We have developed a recombinant viral vector-based vaccine platform consisting of a recombinant vaccinia (rV-) prime followed by multiple booster vaccinations with a recombinant fowlpox (rF-). Each vector contains the transgenes for one or more tumor-associated antigens, and transgenes for 3 human T-cell costimulatory molecules (designated TRICOM). A prostate cancer vaccine (PSA-TRICOM) has been designated PROSTVAC. Patients (n=125) with metastatic castrate-resistant prostate cancer were accrued in a 43-center, randomized placebo-controlled Phase II study. At 3 years post-study, PROSTVAC patients had a better overall survival with 30% alive vs. 17% of controls, and longer median survival by 8.5 months (25.1 vs. 16.6 months for controls; p=0.006).
A concurrent single-arm Phase II study with the same vaccine and similar patient population has also recently been completed with similar results. Regulatory T-cell suppressive function was shown to decrease following vaccine in patients surviving longer than predicted and increase in patients surviving less than predicted.

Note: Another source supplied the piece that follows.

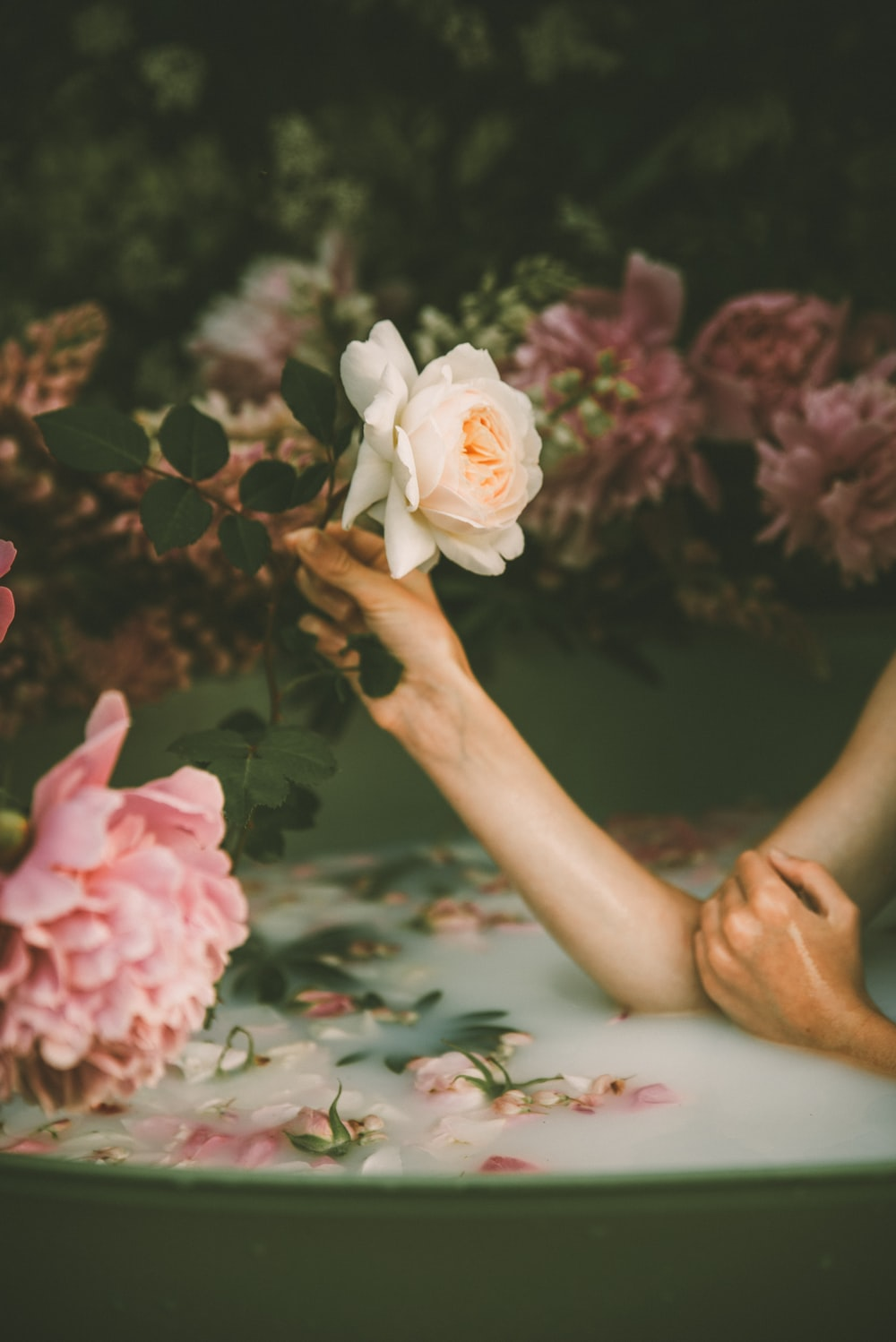 person holding white rose flower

We envision these TRICOM vaccines as part of an immune-oncology platform. Several hypothesis-generating Phase II clinical studies in patients with breast and prostate cancer employing TRICOM vaccines in combination with radiation, hormone therapy or chemotherapy have recently been completed or are in progress with promising results. Several of these trials have now provided evidence for a paradigm shift in the design and evaluation of vaccine clinical trials either as monotherapy or in combination therapy.